Under GDPR, data protection is very strict. I don't know if GDPR still applies after someone's died. As there's still a risk of fraudsters and money launderers using dead people's personal data, I think they would still be following strict data protection rules.
However, if the client had power of attorney before their father died, they would probably be able to request the data from the police as they would have the right to manage the data of person they are PoA for while they're still alive. As the person is deceased I don't see why the police would withhold it from a PoA unless it was crucial in an ongoing criminal case. There are laws about "tipping off" organised criminals that the police are investigating them, so some info about criminal investigations is kept under wraps by police.

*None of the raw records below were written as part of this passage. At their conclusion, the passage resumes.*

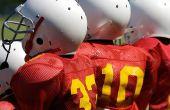 Hoe te verwijderen Stickers uit voetbal helmen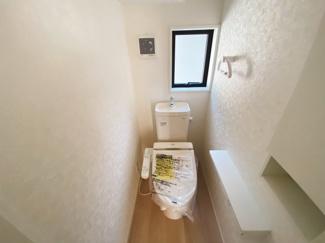 1、2階共に高機能トイレ採用しています。便利な壁面収納も設け、窓も完備なトイレ空間はいつも快適です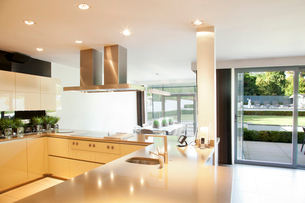 Counters and stove in modern kitchenの写真素材 [FYI02152707]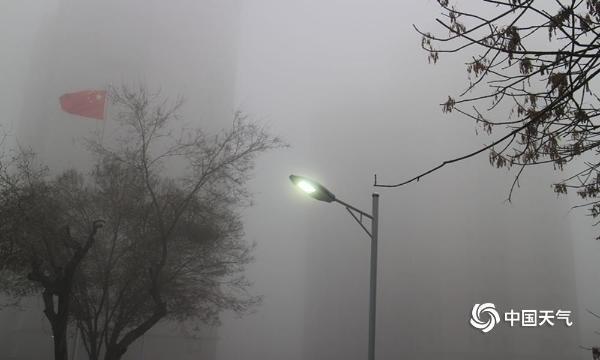 风雪来临前新疆首府乌鲁木齐淹没在大雾中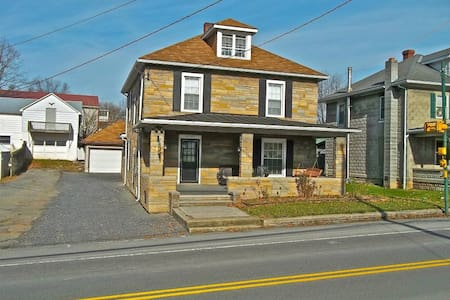 Belleville Private 4BR/1.5 Ba House - Belleville - House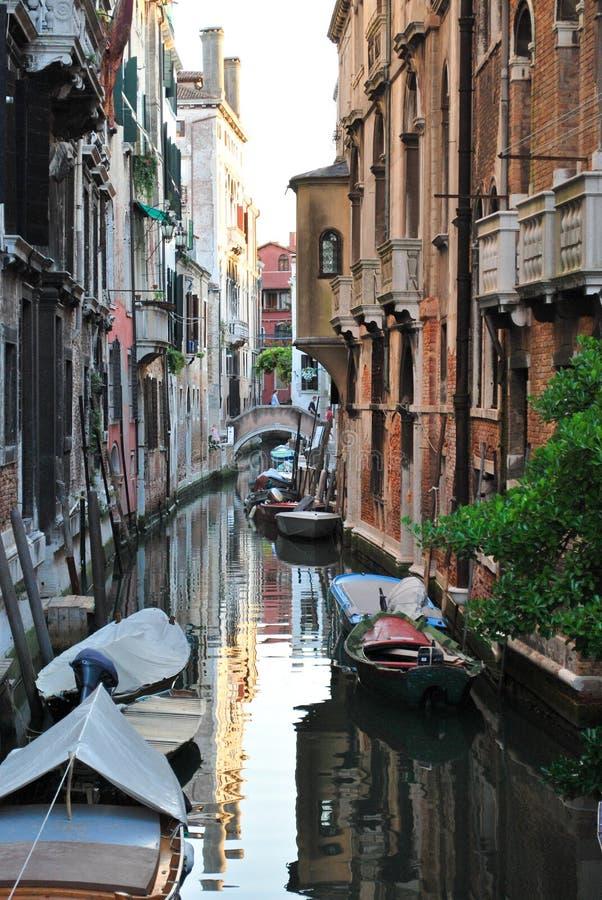 Venetianische Straße mit Booten stockbild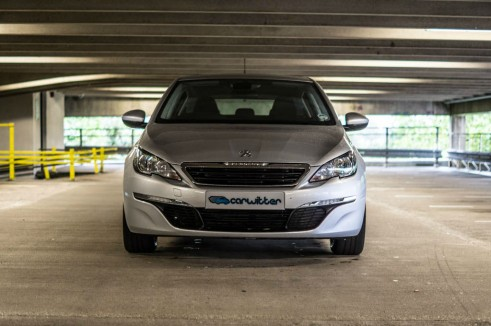 2015 Peugeot 308 1.2 THP - Front - Carwitter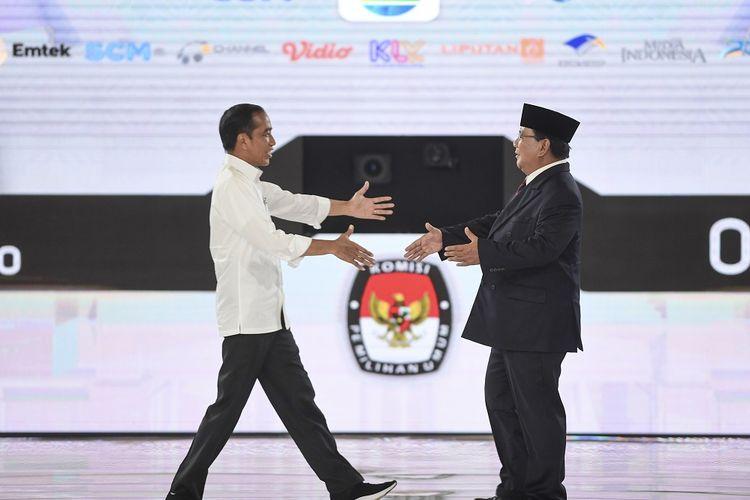 Capres nomor urut 01 Joko Widodo (kiri) dan capres nomor urut 02 Prabowo Subianto berjabat tangan saat mengikuti debat capres putaran keempat di Hotel Shangri La, Jakarta, Sabtu (30/3/2019). Debat itu mengangkat tema Ideologi, Pemerintahan, Pertahanan dan Keamanan, serta Hubungan Internasional. ANTARA FOTO/Hafidz Mubarak A/foc.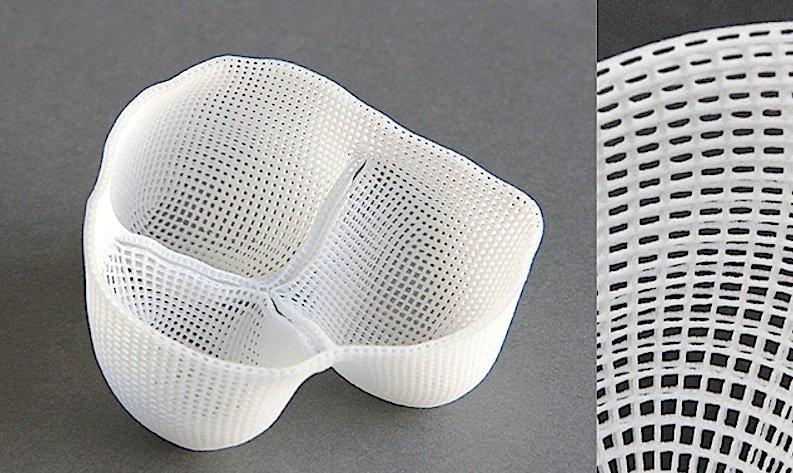 Forscher der TU Berlin stellen eine Herzklappe mit dem 3D-Drucker her: Sie besetzen das Kunststoffgerüst mit Zellmaterial aus dem Bioreaktor.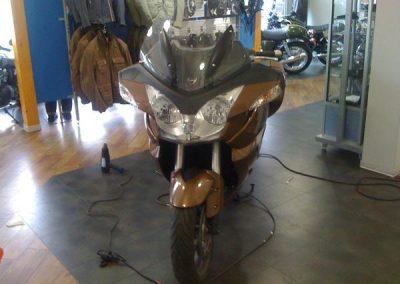 folierung-motorrad-gold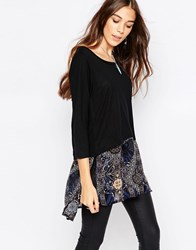 Only Karen Long Boxy Top With Printed Layer Black W. Patch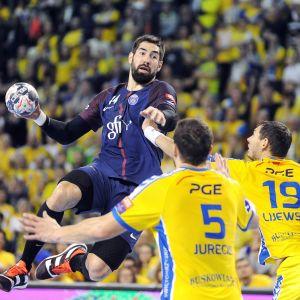 Nikola Karabatic försöker göra mål mot Kielce i Champions League i november 2017.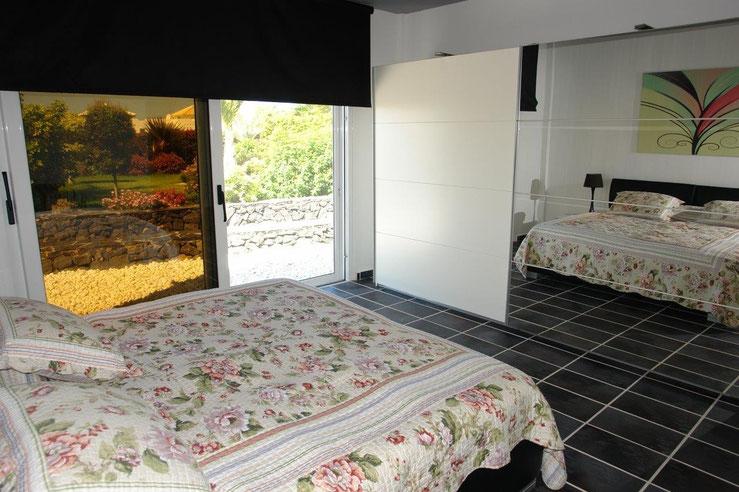 Der Spiegelschrank, im 1. Schlafzimmer, erweitert den Raum optisch und hebt in Kombination mit der Fensterfront die Wirkung der Wände auf.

If your character didn't have power of attorney but were next of kin to the deceased, I don't know if that would mean they could access the deceased person's data under GDPR regulations or not. Personally I think you could probably ask the police what their policy is. Under GDPR organisations and companies are supposed to be open and honest about what they do with people's data and how they protect it. Also there might be something on the gov dot uk website as this has all kinds of random legal information on it.
Because of GDPR regulations, you need to be sure you are getting info from someone clued up in UK laws. Also, GDPR comes from the EU. All EU law is supposed to automatically become UK law after Brexit, but hey, you never know. Something else to check. My employer hasn't said anything about GDPR regulations changing and they're very on the ball regarding compliance and regulations.